## Dataset records
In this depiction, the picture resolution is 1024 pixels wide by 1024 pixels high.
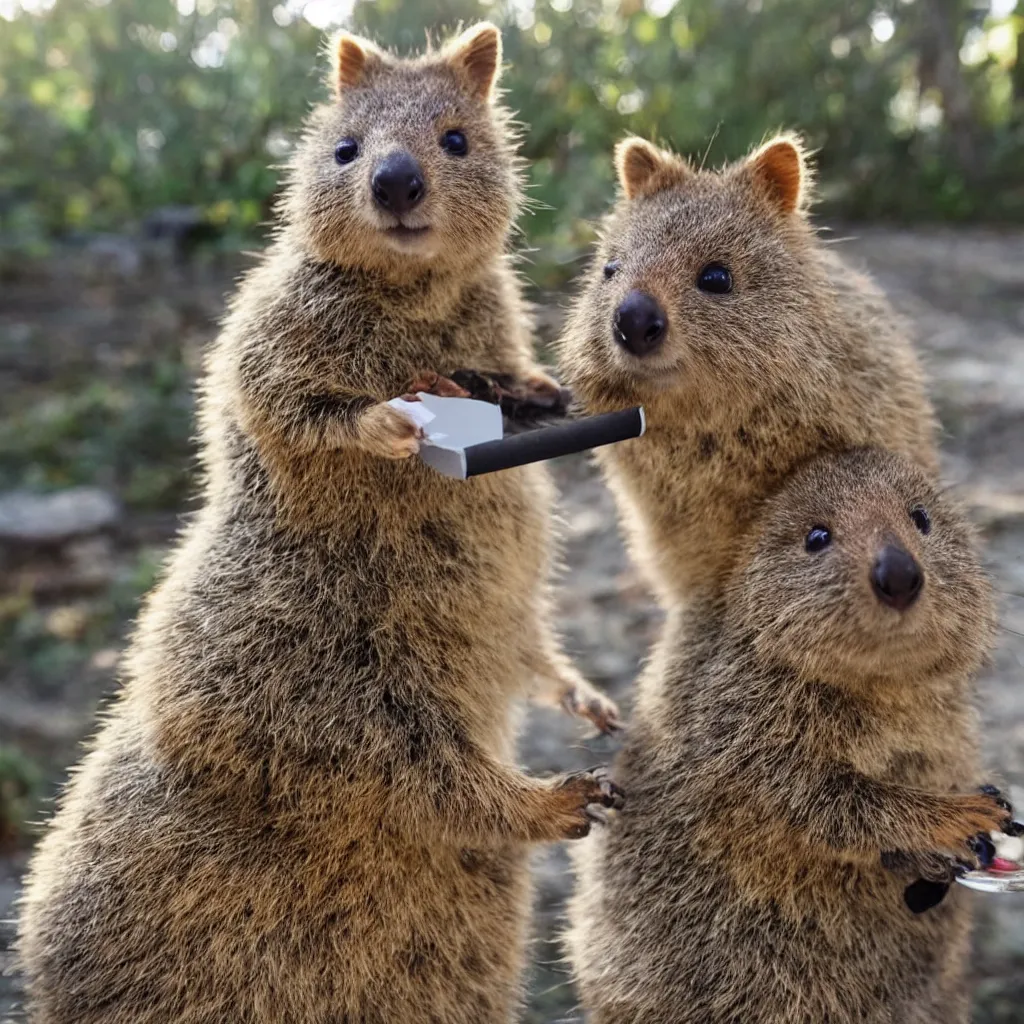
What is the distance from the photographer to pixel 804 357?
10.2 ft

==

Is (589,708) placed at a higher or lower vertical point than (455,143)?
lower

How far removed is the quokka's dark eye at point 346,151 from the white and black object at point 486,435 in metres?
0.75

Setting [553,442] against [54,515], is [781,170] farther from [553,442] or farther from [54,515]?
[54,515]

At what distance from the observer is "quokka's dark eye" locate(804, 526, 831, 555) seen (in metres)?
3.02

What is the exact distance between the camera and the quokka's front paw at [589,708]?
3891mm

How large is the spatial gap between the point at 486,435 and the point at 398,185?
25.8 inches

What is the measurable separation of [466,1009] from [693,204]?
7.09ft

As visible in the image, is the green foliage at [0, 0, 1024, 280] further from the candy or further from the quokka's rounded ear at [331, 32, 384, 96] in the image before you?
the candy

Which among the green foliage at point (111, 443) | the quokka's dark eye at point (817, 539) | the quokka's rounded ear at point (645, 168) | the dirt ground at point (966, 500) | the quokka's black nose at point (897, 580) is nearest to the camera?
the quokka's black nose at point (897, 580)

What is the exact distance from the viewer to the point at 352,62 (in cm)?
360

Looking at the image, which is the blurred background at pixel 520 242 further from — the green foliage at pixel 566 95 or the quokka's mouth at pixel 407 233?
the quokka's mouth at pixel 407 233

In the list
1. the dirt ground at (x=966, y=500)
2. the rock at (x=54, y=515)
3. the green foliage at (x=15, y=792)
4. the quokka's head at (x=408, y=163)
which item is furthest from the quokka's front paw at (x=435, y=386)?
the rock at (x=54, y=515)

* * *

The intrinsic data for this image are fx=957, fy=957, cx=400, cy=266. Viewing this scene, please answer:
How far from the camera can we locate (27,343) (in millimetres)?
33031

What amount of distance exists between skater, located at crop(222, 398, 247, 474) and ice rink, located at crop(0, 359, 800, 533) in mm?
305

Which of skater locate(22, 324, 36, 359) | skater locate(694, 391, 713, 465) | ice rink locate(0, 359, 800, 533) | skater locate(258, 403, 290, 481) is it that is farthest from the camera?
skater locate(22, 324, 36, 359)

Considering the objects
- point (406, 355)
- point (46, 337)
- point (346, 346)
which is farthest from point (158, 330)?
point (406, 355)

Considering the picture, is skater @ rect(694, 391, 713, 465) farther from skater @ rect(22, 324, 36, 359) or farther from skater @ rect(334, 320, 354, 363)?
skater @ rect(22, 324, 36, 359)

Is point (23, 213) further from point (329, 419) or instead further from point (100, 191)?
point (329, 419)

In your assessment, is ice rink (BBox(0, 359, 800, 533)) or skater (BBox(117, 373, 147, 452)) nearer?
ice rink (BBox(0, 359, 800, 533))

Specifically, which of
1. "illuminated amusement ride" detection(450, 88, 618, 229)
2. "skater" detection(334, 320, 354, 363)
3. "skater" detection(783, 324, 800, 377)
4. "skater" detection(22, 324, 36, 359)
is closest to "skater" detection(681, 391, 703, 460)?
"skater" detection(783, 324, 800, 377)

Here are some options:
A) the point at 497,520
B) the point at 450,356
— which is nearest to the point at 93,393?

## Request
From the rows above, pick out every line that contains the string "exact". The match is case-sensitive.

## Result for this task
What is the exact distance between the camera and the quokka's front paw at [589,708]?
What is the exact distance from the viewer to the point at 352,62 (in cm)?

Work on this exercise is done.